The Fin assistant business no longer exists. Last year we were very fortunate to work with a lot of very public software IPO companies. There's a lot of operationally heavy software startup in the world now that didn't exist before - people who are solving problems in the real world, but using cloud software, and there tends to be a strong operational component to that. The demand for the product was there so we jumped on it and pivoted the company sometime middle to late last year and went on kind of a hiring spree. That's when I joined and we added a team of fairly seasoned B2B experts cross-functionally. We added a lot of folks who had done this before in some shape or form, so the company now looks much more like a traditional B2B, SAS software company. We raised some money and we're running full speed at this problem now.
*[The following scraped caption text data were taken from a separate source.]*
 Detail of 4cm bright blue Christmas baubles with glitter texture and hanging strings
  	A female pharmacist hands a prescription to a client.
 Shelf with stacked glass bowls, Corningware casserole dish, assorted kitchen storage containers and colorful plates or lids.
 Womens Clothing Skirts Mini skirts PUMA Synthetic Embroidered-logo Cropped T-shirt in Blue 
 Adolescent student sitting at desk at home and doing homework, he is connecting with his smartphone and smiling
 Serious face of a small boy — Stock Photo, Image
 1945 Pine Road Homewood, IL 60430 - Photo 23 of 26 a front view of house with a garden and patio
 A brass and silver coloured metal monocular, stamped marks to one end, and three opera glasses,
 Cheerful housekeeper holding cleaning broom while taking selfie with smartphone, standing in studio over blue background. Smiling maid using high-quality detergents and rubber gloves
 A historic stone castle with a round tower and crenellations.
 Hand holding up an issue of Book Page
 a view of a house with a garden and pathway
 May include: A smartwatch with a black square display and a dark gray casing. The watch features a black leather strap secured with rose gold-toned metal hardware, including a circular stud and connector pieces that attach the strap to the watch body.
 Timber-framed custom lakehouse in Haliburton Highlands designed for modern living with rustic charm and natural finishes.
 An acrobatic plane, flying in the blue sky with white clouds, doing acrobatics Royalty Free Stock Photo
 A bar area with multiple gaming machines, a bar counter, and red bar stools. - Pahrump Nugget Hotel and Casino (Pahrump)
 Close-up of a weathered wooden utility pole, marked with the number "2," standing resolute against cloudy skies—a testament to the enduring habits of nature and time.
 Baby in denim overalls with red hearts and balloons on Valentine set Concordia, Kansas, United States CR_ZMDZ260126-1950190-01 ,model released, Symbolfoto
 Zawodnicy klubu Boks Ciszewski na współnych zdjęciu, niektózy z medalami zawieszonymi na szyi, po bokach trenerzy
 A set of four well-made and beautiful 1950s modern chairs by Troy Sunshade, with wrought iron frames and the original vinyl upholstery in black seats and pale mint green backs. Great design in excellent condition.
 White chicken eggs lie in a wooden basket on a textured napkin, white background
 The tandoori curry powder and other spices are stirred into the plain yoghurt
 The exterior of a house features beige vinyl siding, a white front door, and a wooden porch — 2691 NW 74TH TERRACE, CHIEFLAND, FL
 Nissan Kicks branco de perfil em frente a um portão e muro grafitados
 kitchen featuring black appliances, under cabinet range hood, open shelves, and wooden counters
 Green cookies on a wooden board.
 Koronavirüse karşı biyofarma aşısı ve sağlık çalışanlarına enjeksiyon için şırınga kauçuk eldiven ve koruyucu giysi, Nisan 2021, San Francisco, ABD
You're sitting in a chair that a lot of folks would aspire to sit in one day and there's a couple of questions that I have related to that:
First, what unique skills should a person who wants to be in this kind of role be developing, and what kinds of things should they be doing to have that kind of opportunity?
Second, once you do have that kind of opportunity, what advice do you have to anyone who's running a business that's growing quickly and they're just trying to hold on?
It's interesting for me to have been offered a job as a CEO. It's much more common in Silicon Valley for founders to run their companies. We had this unique situation where the product was not born by mistake, but it made a pivot which wasn't necessarily where the founders wanted to be applying their time. In general it pays to differentiate between consumer and B2B. If you want to be CEO of a consumer technology company, it's kind of a crap shoot. You have to have insight into what the world wants and there’s typically a lot of failure. One in however many companies make it because that founder or CEO said, “I think the world needs this phenomenon that doesn't exist today, let's go chase it”. Everyone thinks they're crazy, and they turn out to be the ones that are correct. It's very hard to control for that.
B2B can be a little different where there is a predictable march forward of technology and the technology platforms that are available to businesses that allow them to serve their customers better. For us, and I think for most B2B software companies, it's a question of having a thesis about what the future looks like, having a vision for some broader phenomenon, and being very diligent in understanding customer problems and solving those problems. If you can understand a problem, solve it using software, and communicate to the person who had the problem that you've solved it, you've won. You're just repeating that process over and over.
For me at least, there was a lot of value in having worked in sales and worked in the business side of things, but also having spent a lot of time thinking about product development and going deeper than is expected on both sides. Being good at both things to the greatest extent possible is going to allow you to understand the problem the customer's having, solve it in an effective and somewhat novel way, and communicate back to them, “hey, I've solved this problem and I think you should trust me to be the person who provides the solution”. It’s formulaic, but it does require quite a lot of diverse expertise. You also must be willing to be the person who says, “I'm going to go and hire however many people that I need to hire to make this thing true”. This is the hardest part by far. You have to believe in what you're doing to be able to truthfully bring people along on a journey and say, “Hey, we're going to go solve a problem and it's going to work out for all of us”.